ISLAMABAD: Implementation of sustainable and green mining practices in Pakistan can make this sector highly productive. The mineral reserves in Pakistan cover an area of app 600,000 sq. km. A large number of skilled and unskilled workforce earn their livelihood through this sector. Despite having rich mineral sources, the mining areas and host communities lack development and prosperity.

Talking to WealthPK, Muhammad Yaqoob Shah, Principal Geologist at the Global Mining Company, Islamabad, and former general manager geology at the Pakistan Mineral Development Corporation (PMDC), said, “Huge benefits are earned through mineral extraction. Often, mining is done in far-off areas and it stimulates economic activities like transport, artisanal work, employment for both skilled and non-skilled persons, etc. It also provides many industrial units with a variety of raw inputs to use in the manufacture of different products. Unfortunately, a few factors are restricting this sector from flourishing, i.e. non-implementation of environmentally safe mining practices, negligence of socio-economic responsibilities of the mine leasing bodies, proper policies to reduce the post-mining impacts related to humans and the environment, etc. As soon as the resource of a mine depletes and the operation ceases, mostly the host communities, environment, and the land are abandoned and worse than before the mining begins,’’ said Yaqoob.

“Generally, mining addresses three dimensions of sustainable development, i.e. social, economic, and environmental. Mismanagement of them results in degraded landscapes. A huge quantity of abandoned industrial waste and other pollutants, e.g. mercury, commonly used in small-scale gold mining, directly release into the environment and pollute the atmosphere, causing serious health risks,’’ he said.

Yaqoob said blasting, deforestation, alteration in soil profile, erosion, dust, scattered mining waste, mine tailings, contamination of aquatic sources, noise pollution, and unavailability of proper safety measures exposing the labourers to health hazards, disturbance in ecology, habitat fragmentation, etc., were a few of many factors that make this most productive sector a mess.

“Sustainable and green mining is important for socioeconomic welfare and growth. To mitigate the adverse environmental impacts, few things are necessary, i.e. mining by using green technology/eco-friendly equipment, proper consumption of mine tailings, rehabilitation of mining sites, possible recycling, etc.”

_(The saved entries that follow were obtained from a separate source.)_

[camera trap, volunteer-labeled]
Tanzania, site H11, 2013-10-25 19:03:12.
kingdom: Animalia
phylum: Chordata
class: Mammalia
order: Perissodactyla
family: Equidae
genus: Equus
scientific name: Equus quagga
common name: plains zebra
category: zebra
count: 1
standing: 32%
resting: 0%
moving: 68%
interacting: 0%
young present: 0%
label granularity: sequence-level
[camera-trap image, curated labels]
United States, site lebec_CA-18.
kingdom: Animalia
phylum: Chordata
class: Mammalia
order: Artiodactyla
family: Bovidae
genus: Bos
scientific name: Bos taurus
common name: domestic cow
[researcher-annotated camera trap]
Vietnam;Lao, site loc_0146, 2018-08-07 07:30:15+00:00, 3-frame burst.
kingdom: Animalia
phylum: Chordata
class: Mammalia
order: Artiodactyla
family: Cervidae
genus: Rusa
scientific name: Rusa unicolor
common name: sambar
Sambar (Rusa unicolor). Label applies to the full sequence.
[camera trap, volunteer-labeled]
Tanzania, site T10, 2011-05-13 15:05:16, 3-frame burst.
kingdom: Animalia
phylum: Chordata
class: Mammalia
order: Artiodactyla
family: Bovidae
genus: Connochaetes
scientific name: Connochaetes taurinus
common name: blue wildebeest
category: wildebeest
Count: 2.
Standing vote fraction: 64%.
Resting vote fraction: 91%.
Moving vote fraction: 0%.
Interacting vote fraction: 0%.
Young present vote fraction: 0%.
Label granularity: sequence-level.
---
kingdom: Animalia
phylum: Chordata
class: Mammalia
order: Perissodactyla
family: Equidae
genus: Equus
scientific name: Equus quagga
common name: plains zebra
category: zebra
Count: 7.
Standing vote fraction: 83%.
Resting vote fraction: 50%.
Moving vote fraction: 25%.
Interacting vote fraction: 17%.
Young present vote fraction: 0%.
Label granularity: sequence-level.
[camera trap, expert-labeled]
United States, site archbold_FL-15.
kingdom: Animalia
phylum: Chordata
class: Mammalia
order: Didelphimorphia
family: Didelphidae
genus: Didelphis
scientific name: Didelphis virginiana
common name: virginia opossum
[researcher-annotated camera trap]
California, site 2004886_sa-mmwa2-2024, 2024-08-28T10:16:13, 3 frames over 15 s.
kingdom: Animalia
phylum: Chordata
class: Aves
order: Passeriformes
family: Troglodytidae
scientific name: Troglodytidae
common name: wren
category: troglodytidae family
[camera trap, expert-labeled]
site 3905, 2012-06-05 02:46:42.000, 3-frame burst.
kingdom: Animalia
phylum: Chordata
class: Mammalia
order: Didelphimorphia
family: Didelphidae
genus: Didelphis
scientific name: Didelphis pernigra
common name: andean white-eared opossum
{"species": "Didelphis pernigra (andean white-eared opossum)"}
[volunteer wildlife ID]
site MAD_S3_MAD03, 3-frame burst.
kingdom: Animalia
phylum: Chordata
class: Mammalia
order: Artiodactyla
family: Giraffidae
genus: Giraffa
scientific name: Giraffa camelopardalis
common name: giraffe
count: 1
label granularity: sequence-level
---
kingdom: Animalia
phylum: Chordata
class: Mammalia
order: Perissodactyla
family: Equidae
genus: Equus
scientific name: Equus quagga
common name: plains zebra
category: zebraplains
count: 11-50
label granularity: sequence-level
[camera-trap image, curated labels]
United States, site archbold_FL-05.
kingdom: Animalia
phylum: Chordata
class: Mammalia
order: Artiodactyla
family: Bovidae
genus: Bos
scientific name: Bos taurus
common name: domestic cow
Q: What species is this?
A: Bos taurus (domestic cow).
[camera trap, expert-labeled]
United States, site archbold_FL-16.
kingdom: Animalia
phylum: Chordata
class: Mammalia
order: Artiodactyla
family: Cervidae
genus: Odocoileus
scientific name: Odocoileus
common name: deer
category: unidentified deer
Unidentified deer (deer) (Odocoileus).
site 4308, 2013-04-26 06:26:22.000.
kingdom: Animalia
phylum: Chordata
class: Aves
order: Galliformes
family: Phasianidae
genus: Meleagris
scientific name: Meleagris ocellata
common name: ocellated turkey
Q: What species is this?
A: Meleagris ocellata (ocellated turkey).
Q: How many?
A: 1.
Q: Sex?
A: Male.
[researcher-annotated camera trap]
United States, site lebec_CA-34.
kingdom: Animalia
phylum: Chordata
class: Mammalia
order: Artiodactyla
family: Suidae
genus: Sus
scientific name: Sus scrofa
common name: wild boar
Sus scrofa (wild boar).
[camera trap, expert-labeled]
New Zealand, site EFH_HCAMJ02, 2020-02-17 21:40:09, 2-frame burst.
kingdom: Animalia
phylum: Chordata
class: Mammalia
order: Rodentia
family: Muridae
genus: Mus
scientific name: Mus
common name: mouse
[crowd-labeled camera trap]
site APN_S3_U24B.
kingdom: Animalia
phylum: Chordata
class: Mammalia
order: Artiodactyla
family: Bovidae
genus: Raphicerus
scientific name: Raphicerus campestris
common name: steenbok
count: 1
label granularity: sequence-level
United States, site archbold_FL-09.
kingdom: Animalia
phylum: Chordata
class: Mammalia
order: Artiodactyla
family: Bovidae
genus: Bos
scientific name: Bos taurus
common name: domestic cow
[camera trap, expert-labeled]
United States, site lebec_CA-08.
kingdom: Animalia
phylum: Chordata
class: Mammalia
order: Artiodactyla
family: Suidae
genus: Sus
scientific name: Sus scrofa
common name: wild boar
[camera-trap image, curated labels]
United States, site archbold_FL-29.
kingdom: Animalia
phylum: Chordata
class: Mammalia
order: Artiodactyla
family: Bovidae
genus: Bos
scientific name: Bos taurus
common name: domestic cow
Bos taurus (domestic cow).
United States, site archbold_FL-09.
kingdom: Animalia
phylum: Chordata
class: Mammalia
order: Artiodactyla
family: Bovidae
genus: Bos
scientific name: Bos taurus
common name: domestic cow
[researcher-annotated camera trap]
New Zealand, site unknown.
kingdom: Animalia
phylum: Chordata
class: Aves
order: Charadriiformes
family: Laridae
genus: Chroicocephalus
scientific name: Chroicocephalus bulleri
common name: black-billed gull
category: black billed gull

“All illegal mining practices should be prohibited at all costs. It should also be made a mandatory part of the mining lease policy to start productive economic activities for the host community, i.e. cottage industries, vocational training, including health, education, clean water, capacity building of people, infrastructure, sanitation facilities, communication and power sources, etc. All these activities will not only help keep the economic circle regular but also rehabilitate the ecology after the mine closure,’’ he continued.

“In order to remodel mining into a sustainable and green sector, involvement of all stakeholders is important. The mining bodies earn profits. The government must make it mandatory for all existing and new mining lease holders to implement green mining and follow the Sustainable Development Goals. The United Nations Environmental Assembly (UNEA) adopted a resolution in 2019 concerning ‘mineral resource governance,’ with the coordination of the United Nations Environment Programme (UNEP). “
To address this purpose, International Resource Panel and the UN Environmental Program (UNEP) both have conducted a global assessment to identify the major issues, improve mineral resource governance, and promote sustainable management of both metal and mineral resources. The key findings as the most focal subject were infrastructure development in the mining areas, tailing management, artisanal and small-scale mining, harmonization of governance parameters, mine waste disposal, mine closure plans, and national-level governance.’’

Yaqoob suggested that proper management will bring a new life to the mining sector by making it more productive and managing it on scientific and environment-friendly grounds.

He further suggested that a national task force and action committee should be formed to implement the framework according to the UNEA/UNEP recommendations/agenda, which will help develop Pakistan’s mineral industry in alignment with the international standards.

“In this context, promulgation of mining law, grant of new quarrying licenses only for the reserves as indicated via the titled image, and standardization of mining agreements to address all future and operational mining leases will also be helpful,” added Yaqoob.